Nick Naclerio - Illumina Ventures
Nick Naclerio, Illumina Ventures' founding partner
Courtesy of Illumina Ventures

Just as Nick Naclerio and his team at Illumina Ventures set out to raise a second fund backing life sciences startups, Covid-19 hit.

The firm decided to halt fundraising temporarily due to the pandemic, but Naclerio, the firm's founding partner, didn't necessarily mind the interruption. It gave him a chance to do what he loves most — invest in up-and-coming companies.

The independent firm — launched five years ago by biotech tools giant Illumina Inc. (NASDAQ: ILMN) — had already invested in roughly a dozen companies through its first fund of $233 million, including gene therapy startup Encoded Therapeutics Inc. and health care genetics company Genome Medical Inc. What's more, it had collected commitments from returning investors in the first half of last year on the initial funding for the second fund as the pandemic strangled the economy.

Instead of waiting around to finish fundraising, Naclerio's team started deploying some of the capital it had already raised in the second fund. It ultimately raised $325 million for that fund, the firm disclosed Monday. Although Illumina anchors it, the majority of the new fund's capital comes from a collection of limited partners, including the Ireland Strategic Investment Fund.

Illumina Venture's decision to move forward with making investments out of its second fund gave its incoming limited partners a chance to judge not only the first fund's results but also the types of companies the firm planned to target with the new investment vehicle, Naclerio said. The firm has already invested in 10 companies through the new fund and has the capital to add another 10 or so to the portfolio, he said.

Illumina Ventures reactivated its pitches this summer to additional prospective limited partners for the second fund.

The new fund's investments so far include LetsGetChecked, a direct-to-consumer home testing company that pivoted to Covid during the pandemic; antibiotics susceptibility testing company Pattern Bioscience; and Walking Fish Therapeutics, a new venture from Rusty Williams, the founder of Five Prime Therapeutics.

Illumina Venture's funds focus on startups that are capitalizing on advances in genomics, the field that looks at the complete set of genes and genetic material in a living thing. That field has made huge advances since the turn of the century that have started to pay off in the last 18 months in such developments as Moderna Inc.'s Covid vaccine and Grail Inc.'s early cancer detection test. Genomics' advance can also be seen in the emergence of noninvasive prenatal testing, cell therapies and gene therapies.
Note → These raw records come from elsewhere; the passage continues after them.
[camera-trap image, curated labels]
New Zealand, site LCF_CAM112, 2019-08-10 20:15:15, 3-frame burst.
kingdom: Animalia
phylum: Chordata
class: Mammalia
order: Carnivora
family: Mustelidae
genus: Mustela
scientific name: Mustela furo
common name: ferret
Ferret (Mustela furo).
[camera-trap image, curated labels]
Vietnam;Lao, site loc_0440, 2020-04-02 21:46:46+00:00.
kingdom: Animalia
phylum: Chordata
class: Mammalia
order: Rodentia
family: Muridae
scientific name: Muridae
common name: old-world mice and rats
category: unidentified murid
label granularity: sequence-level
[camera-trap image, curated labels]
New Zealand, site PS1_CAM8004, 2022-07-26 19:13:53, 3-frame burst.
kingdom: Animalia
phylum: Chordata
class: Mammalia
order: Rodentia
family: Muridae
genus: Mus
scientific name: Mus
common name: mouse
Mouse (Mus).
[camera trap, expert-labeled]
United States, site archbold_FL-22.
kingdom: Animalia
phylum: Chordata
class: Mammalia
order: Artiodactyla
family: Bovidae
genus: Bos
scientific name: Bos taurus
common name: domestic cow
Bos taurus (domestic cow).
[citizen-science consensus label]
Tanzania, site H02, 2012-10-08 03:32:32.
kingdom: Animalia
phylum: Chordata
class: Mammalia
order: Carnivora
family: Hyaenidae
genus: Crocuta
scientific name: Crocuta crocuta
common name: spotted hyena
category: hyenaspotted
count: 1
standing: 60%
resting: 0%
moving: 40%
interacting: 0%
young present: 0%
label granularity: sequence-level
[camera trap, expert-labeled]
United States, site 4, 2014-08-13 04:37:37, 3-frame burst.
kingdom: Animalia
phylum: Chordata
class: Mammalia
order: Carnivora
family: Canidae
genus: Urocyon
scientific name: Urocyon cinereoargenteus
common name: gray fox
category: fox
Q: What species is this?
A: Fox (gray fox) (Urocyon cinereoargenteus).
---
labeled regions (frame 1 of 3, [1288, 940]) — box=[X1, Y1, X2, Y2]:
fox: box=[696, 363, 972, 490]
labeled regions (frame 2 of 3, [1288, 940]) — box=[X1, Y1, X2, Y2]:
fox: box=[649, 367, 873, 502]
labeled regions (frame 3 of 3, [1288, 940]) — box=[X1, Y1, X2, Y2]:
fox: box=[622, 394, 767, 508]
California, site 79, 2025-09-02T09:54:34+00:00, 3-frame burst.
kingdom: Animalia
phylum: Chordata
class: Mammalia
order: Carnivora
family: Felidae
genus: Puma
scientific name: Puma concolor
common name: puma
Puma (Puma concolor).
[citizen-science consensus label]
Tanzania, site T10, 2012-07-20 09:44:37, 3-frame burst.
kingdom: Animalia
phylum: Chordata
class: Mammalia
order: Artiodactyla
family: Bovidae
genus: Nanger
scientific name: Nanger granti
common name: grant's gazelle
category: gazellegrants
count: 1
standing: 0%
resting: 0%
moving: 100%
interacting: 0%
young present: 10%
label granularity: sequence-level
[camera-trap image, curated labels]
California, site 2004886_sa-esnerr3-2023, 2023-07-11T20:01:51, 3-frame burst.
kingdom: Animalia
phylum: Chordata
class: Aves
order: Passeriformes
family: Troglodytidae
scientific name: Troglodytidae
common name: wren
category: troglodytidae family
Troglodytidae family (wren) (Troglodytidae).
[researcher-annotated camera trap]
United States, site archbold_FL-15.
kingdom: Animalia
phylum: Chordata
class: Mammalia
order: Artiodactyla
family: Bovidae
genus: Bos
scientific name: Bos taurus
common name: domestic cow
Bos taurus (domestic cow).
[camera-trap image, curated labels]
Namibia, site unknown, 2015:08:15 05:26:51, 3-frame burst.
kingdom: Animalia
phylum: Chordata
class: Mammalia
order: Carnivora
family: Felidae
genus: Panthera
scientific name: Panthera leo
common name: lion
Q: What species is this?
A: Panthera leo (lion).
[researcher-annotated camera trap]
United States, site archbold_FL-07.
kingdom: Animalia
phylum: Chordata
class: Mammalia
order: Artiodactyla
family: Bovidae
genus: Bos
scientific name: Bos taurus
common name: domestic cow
"In the past five years, it's really starting to blossom," Naclerio said. "It's an exciting time to invest in this space."

Illumina Ventures has primarily concentrated on making $5 million to $10 million investments in Series A and Series B rounds in companies in the genomics and precision health areas that are developing tools, treatments and diagnostic tests or — to a lesser degree — are working on digital health products, Naclerio said. The firm anticipates its portfolio companies will need at least five years before they will be mature enough to be sold or go public.

Its new fund will allow Illumina Ventures to also pursue a few more-competitive Series C investments of roughly the same size, Naclerio said. But most of the firm's initial investments will continue to be earlier-stage bets.

"We know that space really well," he said.

Despite being well into investing the firm's second fund, Naclerio isn't ready to start raising funds yet for a third one.

"We're not in any rush" he said. He continued: "The time spent building companies is a little more of what I really look forward to."